The Whitney Biennial is widely celebrated as the Superbowl of the American art world. Only the best of the best are even considered for inclusion, or so they say, and of those, only the most elite of the elite get in. The current Biennial just opened yesterday and I took a look at the website a few minutes ago.

Pardon me if I'm not impressed. As with any group of "the elite of the elite", this exhibition seems to have little or no relation to reality. I saw a few artists whose work I might look at for a few minutes, but not one piece made me say "Wow". Actually, I'd be hard pressed to even come up with a "hmmm". I got the impression that the artists were all striving to outdo each other in making "ART" that was geared towards a small circle of those who were clued-in. And if you're at all baffled by any of it, you'd better not say anything, or else you'll be labeled a RUBE and banished forever from art society.
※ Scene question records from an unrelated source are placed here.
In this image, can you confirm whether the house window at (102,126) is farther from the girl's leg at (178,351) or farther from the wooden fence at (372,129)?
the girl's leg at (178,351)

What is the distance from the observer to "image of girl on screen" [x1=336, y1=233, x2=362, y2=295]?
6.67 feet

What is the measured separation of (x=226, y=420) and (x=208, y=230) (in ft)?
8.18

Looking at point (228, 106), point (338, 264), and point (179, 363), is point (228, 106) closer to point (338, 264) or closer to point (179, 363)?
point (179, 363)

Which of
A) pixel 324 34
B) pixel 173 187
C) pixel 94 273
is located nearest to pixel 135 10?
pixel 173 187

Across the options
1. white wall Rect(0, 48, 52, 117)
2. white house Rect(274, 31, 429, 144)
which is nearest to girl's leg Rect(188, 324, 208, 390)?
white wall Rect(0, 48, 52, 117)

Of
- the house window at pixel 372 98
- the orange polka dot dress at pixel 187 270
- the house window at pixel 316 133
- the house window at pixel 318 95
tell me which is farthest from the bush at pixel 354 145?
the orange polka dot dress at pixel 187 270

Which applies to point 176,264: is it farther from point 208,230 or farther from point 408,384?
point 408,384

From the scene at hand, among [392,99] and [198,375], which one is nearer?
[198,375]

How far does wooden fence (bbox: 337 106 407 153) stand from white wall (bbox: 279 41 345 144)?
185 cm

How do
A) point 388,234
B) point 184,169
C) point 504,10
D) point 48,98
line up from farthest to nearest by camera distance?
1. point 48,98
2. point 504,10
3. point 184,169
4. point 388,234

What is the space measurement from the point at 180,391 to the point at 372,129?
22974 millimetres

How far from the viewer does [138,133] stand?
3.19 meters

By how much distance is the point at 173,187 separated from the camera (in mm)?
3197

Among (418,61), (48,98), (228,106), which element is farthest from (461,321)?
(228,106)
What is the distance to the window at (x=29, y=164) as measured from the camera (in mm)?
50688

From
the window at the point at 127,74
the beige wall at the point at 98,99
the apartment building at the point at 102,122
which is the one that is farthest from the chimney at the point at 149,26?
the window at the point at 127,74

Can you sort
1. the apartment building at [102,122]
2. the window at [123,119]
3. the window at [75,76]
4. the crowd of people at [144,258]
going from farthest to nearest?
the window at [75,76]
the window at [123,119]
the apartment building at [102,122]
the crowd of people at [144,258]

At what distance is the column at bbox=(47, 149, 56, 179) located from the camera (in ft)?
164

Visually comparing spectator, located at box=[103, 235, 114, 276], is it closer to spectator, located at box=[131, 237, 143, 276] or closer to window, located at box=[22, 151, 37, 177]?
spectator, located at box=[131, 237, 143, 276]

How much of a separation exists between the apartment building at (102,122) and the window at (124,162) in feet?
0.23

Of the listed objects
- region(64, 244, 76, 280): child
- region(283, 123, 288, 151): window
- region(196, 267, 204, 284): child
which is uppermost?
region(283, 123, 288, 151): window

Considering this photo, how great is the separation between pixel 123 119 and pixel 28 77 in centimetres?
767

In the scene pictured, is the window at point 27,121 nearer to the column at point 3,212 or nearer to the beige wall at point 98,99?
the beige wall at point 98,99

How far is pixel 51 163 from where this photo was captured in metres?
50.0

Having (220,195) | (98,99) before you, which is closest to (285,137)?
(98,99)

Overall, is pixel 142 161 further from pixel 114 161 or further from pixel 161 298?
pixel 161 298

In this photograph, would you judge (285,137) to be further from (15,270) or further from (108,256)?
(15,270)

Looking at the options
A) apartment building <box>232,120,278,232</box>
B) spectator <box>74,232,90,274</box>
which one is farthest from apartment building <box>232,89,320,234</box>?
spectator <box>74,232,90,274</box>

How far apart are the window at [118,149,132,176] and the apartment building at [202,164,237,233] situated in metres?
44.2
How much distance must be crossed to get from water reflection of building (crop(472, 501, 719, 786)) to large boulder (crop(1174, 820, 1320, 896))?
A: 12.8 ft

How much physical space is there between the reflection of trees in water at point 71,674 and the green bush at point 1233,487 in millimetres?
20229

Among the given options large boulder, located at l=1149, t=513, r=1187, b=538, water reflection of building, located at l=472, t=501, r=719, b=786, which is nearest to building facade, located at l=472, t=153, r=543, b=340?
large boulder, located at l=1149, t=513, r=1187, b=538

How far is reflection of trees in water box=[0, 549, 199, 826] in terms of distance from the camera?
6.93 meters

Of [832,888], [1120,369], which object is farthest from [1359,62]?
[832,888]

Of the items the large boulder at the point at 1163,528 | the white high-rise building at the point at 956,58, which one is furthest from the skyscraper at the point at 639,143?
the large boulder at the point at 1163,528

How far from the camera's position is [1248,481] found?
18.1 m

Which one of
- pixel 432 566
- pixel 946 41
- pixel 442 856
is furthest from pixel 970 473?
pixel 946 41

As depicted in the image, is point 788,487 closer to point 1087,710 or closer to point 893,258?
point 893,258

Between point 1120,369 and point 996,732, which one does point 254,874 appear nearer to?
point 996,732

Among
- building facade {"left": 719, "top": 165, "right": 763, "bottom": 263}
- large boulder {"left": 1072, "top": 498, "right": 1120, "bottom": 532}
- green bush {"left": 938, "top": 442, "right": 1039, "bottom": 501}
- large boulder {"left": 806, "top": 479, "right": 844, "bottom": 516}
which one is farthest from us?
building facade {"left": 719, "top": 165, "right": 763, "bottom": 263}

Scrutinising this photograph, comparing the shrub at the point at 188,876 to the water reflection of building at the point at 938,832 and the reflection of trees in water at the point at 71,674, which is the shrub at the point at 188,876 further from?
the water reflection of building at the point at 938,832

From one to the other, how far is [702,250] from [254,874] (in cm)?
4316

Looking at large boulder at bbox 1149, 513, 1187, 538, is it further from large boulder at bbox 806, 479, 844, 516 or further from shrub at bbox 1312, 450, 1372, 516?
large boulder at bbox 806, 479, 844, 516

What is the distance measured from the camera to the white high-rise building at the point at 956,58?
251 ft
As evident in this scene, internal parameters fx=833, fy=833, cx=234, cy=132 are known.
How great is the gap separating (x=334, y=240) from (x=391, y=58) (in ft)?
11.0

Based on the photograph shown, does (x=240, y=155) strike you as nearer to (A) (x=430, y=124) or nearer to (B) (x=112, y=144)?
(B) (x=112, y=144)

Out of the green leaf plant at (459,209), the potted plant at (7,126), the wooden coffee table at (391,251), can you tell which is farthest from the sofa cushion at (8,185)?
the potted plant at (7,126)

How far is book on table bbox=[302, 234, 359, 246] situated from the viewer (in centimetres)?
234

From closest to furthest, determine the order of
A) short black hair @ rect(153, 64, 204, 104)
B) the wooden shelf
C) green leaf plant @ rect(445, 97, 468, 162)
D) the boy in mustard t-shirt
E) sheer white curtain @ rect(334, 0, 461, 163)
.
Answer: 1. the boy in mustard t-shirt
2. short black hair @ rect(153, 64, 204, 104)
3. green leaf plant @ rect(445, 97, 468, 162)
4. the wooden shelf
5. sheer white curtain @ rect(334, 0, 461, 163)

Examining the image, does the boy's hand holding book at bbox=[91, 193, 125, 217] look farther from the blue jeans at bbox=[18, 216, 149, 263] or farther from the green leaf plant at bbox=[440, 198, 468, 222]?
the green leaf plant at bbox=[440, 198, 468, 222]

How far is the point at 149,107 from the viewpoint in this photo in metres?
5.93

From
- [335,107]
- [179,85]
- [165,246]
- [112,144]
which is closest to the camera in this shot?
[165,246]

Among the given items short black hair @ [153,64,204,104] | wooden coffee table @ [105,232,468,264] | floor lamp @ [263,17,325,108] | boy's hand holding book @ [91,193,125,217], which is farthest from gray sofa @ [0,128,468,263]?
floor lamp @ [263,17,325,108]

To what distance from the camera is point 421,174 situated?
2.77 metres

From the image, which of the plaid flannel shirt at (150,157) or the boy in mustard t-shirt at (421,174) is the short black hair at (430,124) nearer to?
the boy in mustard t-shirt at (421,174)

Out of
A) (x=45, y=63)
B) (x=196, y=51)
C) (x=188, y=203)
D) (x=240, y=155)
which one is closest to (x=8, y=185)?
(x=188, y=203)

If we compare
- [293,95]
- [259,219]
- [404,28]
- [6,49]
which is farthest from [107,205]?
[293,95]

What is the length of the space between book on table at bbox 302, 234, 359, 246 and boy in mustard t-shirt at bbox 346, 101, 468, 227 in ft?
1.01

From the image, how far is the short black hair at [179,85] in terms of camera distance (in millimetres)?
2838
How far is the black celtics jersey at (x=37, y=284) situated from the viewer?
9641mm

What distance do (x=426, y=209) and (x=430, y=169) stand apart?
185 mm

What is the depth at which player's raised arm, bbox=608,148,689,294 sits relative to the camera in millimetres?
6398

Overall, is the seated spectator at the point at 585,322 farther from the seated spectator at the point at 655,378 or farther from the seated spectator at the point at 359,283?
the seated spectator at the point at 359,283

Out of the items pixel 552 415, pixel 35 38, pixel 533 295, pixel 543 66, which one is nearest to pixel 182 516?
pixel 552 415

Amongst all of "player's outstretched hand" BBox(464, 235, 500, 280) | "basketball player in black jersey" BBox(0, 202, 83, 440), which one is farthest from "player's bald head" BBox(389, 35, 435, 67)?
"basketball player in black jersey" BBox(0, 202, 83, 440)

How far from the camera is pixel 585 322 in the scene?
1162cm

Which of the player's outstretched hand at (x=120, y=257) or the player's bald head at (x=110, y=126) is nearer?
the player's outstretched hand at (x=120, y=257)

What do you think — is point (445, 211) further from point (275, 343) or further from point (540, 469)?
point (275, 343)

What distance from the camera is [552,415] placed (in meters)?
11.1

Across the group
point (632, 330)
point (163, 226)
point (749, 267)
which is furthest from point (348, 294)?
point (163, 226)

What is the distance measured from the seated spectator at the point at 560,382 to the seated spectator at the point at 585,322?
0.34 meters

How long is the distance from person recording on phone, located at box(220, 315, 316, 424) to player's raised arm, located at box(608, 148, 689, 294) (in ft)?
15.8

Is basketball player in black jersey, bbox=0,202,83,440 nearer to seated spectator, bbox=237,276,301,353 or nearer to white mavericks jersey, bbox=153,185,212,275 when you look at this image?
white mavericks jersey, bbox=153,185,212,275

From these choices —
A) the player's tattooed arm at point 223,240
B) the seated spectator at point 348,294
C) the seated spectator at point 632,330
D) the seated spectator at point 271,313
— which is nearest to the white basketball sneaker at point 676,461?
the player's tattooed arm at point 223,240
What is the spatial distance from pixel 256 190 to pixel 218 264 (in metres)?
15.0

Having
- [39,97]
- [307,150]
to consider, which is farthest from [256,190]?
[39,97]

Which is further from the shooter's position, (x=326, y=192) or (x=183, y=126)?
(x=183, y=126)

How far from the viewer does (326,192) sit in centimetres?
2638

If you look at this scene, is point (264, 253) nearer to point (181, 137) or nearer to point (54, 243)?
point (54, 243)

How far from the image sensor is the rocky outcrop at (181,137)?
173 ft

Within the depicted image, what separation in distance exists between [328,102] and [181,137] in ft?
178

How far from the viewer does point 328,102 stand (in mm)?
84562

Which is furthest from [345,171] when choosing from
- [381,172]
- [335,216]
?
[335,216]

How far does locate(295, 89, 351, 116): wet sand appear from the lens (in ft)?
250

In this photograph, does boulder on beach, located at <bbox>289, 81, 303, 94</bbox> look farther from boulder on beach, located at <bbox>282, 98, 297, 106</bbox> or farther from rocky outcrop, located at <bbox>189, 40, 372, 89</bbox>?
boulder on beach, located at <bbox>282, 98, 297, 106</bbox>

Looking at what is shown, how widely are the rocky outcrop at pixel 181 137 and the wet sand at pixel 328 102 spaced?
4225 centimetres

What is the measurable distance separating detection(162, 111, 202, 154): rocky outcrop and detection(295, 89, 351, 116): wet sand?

Odd Nerdrum, who as a Norwegian isn't eligible for the Whitney, labels his works "kitsch" ... by which he means that he wants his works to be looked at, understood, and appreciated by everyday people and not just the art establishment. I find that I agree with that idea more and more.

Years ago, when I was taking continuing-ed courses at Maryland Institute College of Art, I went to one of their big student exhibits. It was in the gallery located in what had been a train station, and the adjacent tracks are still in use. Anyway, I walked through the exhibit and didn't see anything that appealed to me. It was all arty, not real. Finally I left and headed off to class. Next to the art building was a diesel locomotive, idling away and almost invisible in the darkness. Its rumble echoed off the stone walls and was eerie, threatening, and reassuring all at the same time. It was real in a sense that nothing in the gallery was, it had a conceptual power that nothing in there had, and to me it was art.

What was true then is true today. Give me a common diesel locomotive over anything in the Whitney.